Document section>
Certbot with csr doesn't put cert in live path

I am trying to move to the usage of csr when requesting certificates and renewing.

I have successfully made a csr and obtained a certificate with it using certbot.

But for some reason the certificate is not put in /etc/letsencrypt/live/$domain as expected and it is named like this: 0000_cert.pem, 0000_chain.pem and 0001_chain.pem

Is this expected behavior when using the certonly --csr option?

Is there a way to make the certbot client still put the files in /etc/letsencrypt/live/$domain structure when using csr?

I used this command to request certificate for my testing subdomain:
/certbot-auto certonly --csr /path/to/letsencryptbyeskilleno.first.csr -d letsencrypt.byeskille.no -d www.letsencrypt.byeskille.no --webroot -w /path/to/webroot/html --expand

The output was like this:

No handlers could be found for logger "certbot.crypto_util"


  • Congratulations! Your certificate and chain have been saved at
    /opt/certbot/0001_chain.pem. Your cert will expire on 2016-09-09.
    To obtain a new or tweaked version of this certificate in the
    future, simply run certbot-auto again. To non-interactively renew
    all of your certificates, run "certbot-auto renew"
  • If you like Certbot, please consider supporting our work by:

Donating to ISRG / Let's Encrypt: Donate - Let's Encrypt
Donating to EFF: Support EFF's Work on Let's Encrypt | Electronic Frontier Foundation

In advance, thanks for all helpful advice!

1 Like

Yep! The --csr option currently assumes that you'll want to take care of certificate storage. One of the files that certbot would manage in /etc/letsencrypt/live would be privkey.pem, but with --csr, the client doesn't generate this file or even know where it's stored. You'd end up with directories in /etc/letsencrypt/live that are different from regular ones (in that the private key is missing), so while it would be possible for the client to kind of keep this structure for --csr, it would get confusing and complex, plus you'd have to manage the private key file on your own anyway.

Available data>

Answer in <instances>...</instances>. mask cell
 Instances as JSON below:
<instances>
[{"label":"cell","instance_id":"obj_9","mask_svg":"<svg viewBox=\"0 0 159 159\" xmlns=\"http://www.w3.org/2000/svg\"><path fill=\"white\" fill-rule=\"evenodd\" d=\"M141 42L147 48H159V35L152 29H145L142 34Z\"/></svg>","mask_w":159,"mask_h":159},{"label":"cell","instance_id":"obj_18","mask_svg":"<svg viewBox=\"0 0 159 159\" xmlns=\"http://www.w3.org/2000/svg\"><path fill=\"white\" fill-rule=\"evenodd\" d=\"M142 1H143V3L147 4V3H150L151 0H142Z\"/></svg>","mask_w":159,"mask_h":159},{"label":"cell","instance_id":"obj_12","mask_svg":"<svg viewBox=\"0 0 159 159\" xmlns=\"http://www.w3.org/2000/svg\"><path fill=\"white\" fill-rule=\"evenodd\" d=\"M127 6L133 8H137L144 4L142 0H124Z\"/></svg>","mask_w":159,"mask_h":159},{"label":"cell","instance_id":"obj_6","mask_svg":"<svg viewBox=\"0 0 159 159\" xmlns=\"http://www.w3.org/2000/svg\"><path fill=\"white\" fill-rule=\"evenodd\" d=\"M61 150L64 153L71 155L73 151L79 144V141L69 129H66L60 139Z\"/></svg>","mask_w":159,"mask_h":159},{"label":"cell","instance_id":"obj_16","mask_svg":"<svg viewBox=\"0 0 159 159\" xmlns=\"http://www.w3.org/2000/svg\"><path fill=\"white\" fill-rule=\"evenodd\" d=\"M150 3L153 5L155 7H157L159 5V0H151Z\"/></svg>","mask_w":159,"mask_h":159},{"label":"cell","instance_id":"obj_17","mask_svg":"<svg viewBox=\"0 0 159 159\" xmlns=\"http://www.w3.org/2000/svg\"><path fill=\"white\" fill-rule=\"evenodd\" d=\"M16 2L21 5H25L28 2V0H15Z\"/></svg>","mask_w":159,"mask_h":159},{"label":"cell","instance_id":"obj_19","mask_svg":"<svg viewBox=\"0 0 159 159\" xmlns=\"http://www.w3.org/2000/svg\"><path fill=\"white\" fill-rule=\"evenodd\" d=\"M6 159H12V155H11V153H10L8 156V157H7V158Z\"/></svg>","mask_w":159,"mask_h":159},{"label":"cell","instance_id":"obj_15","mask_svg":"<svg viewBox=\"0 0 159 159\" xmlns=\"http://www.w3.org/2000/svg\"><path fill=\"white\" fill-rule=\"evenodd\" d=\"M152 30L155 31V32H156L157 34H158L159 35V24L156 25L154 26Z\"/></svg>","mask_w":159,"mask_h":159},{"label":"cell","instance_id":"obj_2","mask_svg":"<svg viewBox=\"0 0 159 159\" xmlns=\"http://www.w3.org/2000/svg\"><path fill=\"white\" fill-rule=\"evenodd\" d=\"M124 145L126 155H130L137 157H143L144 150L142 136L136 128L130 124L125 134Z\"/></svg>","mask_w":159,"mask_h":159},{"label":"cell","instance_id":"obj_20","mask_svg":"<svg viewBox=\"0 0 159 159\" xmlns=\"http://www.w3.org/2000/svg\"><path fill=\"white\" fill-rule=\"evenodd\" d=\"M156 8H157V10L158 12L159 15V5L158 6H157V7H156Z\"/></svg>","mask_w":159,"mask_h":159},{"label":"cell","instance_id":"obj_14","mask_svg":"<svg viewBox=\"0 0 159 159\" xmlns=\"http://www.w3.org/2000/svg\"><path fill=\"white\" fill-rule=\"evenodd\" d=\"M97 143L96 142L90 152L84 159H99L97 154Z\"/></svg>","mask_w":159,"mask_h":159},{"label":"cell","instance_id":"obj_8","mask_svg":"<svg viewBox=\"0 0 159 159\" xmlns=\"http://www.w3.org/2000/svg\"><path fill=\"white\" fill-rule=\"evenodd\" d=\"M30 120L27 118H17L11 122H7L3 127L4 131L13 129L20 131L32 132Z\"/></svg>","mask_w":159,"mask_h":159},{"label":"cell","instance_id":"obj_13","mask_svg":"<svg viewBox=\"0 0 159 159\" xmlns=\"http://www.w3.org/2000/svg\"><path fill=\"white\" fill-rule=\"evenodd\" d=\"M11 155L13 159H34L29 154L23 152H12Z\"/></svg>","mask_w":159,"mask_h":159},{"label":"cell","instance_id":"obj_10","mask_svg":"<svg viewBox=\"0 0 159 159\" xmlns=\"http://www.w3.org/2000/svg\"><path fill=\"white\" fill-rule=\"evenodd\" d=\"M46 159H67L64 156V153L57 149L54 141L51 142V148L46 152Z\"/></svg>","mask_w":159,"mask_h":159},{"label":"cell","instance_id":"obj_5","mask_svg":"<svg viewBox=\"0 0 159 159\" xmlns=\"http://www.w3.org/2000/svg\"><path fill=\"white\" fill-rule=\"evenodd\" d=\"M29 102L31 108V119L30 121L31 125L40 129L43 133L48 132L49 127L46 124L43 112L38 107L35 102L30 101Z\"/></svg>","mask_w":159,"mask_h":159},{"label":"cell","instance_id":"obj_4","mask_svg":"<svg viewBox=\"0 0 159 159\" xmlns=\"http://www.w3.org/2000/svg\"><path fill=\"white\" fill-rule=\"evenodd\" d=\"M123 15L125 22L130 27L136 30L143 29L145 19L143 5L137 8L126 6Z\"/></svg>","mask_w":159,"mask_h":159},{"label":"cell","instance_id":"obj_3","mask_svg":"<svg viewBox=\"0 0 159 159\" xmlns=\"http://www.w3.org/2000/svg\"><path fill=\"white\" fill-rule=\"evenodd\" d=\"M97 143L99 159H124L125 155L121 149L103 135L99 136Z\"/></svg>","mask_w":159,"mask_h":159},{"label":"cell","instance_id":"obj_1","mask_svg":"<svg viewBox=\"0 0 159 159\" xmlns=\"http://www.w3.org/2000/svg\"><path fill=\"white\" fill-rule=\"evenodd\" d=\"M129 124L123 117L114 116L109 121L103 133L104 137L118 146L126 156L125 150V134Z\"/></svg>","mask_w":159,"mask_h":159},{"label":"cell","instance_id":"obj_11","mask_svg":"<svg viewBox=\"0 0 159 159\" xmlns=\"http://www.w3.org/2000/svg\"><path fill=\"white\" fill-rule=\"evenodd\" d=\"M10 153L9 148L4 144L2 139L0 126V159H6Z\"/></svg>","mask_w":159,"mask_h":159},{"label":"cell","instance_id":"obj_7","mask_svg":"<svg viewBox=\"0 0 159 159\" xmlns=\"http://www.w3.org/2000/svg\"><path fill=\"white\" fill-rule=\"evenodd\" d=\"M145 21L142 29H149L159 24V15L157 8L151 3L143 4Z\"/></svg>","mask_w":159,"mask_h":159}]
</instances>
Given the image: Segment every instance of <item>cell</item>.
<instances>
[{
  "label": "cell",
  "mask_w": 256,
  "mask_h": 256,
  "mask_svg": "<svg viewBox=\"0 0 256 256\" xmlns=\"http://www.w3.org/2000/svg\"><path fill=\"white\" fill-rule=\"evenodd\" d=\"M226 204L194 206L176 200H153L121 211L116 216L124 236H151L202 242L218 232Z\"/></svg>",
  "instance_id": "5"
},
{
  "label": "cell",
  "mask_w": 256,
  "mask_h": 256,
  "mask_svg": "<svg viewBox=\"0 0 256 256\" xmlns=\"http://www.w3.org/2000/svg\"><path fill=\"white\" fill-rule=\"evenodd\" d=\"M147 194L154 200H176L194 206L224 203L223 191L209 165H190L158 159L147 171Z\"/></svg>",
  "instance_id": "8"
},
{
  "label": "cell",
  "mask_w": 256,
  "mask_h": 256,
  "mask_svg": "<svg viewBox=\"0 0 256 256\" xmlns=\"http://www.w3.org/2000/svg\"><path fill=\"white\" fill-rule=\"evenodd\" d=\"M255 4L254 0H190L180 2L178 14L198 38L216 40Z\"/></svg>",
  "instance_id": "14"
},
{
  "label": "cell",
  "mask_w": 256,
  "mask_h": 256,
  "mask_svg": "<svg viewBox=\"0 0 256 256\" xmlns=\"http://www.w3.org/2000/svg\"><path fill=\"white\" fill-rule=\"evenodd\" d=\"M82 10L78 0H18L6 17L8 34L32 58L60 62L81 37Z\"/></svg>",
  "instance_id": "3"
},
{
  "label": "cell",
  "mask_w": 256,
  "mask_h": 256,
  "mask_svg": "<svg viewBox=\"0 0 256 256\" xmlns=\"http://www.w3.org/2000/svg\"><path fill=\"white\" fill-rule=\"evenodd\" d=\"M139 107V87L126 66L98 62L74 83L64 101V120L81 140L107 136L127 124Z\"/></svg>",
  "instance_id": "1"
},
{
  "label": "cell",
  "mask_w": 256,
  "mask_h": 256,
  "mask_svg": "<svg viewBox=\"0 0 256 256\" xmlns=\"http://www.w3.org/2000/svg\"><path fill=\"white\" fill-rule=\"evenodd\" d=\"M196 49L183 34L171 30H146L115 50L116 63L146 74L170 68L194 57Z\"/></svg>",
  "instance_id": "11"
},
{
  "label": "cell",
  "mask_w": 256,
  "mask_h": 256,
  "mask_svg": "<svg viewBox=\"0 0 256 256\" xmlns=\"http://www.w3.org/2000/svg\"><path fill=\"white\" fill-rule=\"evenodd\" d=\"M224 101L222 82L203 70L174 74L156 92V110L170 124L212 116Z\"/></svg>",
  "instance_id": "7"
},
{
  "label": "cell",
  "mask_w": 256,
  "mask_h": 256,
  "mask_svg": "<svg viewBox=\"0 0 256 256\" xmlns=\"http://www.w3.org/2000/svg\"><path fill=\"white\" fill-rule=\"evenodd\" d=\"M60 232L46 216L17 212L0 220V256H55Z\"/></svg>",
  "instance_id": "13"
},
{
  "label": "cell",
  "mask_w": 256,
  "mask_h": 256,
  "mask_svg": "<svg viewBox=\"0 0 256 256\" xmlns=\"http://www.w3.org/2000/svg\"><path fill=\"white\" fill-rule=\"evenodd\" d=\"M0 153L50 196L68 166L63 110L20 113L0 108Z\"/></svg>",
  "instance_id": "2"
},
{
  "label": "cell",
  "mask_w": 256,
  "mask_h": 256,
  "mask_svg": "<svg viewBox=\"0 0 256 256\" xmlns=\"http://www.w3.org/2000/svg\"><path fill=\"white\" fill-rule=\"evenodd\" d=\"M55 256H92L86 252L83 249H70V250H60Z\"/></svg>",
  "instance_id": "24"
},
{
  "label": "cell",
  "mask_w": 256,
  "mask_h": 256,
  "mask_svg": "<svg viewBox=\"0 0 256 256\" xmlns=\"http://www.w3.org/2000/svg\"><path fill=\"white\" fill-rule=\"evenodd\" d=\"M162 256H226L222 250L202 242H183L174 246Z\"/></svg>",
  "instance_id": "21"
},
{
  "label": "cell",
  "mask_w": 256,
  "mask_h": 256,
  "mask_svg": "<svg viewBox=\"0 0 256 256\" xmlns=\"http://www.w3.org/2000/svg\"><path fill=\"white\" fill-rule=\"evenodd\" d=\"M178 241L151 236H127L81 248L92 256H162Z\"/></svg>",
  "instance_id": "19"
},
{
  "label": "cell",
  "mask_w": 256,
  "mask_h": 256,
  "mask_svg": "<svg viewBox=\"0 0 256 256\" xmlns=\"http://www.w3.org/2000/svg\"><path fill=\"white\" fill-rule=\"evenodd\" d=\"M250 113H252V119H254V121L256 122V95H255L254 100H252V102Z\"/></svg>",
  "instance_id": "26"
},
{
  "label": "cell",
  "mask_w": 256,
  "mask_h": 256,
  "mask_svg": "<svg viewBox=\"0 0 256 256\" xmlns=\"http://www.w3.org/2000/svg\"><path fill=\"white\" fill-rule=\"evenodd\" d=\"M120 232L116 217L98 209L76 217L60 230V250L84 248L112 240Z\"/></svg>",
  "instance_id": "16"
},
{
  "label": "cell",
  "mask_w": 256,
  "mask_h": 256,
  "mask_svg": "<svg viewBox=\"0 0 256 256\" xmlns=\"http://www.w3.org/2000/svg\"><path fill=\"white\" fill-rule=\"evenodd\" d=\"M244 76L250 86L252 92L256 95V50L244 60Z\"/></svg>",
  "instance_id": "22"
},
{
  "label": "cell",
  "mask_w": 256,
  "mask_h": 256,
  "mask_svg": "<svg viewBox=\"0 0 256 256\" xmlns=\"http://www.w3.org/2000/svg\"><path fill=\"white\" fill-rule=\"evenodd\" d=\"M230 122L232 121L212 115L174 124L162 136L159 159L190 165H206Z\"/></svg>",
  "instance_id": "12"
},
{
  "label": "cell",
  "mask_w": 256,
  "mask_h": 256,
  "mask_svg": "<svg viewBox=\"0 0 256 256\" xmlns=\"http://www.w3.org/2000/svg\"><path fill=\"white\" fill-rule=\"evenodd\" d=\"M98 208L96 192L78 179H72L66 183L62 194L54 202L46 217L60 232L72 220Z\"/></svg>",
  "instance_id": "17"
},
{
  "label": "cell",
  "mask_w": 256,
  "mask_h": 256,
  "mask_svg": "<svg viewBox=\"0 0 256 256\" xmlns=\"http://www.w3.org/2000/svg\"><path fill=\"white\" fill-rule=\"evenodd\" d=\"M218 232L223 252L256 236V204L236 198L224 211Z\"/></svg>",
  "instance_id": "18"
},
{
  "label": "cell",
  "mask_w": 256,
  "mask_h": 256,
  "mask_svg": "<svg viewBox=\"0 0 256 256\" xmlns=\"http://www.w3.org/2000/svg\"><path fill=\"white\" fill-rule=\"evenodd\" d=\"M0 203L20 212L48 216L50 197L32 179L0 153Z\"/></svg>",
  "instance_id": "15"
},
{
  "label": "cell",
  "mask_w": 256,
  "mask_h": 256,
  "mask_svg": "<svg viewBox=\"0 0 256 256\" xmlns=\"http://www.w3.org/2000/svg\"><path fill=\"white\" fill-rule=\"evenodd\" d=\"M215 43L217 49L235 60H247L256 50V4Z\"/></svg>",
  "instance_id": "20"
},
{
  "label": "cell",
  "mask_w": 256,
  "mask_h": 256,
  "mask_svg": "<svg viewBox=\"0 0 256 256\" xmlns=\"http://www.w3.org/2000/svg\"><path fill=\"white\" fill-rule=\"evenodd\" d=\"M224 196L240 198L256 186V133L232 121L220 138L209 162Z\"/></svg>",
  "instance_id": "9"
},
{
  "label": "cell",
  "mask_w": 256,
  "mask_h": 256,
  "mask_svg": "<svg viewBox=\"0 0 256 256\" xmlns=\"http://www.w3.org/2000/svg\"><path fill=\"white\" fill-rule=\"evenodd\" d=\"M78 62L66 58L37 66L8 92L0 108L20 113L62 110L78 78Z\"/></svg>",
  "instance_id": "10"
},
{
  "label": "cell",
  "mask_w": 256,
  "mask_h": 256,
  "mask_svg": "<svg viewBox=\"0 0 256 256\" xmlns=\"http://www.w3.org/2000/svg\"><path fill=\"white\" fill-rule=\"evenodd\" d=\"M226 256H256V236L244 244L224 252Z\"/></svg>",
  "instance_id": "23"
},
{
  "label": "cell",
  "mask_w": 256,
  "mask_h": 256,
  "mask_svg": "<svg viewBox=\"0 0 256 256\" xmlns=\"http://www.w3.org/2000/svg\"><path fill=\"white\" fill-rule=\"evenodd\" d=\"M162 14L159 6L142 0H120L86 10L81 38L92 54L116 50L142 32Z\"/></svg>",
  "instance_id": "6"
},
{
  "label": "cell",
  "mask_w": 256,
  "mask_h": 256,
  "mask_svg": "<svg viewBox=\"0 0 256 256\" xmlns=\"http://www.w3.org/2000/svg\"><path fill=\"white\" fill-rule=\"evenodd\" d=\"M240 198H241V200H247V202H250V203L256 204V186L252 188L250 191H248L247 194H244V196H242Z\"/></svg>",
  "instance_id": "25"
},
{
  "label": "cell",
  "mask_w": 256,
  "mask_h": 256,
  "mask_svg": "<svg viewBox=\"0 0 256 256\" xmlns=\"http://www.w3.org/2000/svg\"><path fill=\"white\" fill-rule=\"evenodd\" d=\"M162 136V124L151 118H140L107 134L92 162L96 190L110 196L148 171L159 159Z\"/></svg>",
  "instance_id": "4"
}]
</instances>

What to work on> In the forum thread about Certbot and CSRs, which file that Certbot would normally manage in /etc/letsencrypt/live does the client not generate when the --csr option is used?

Exercise answer> privkey.pem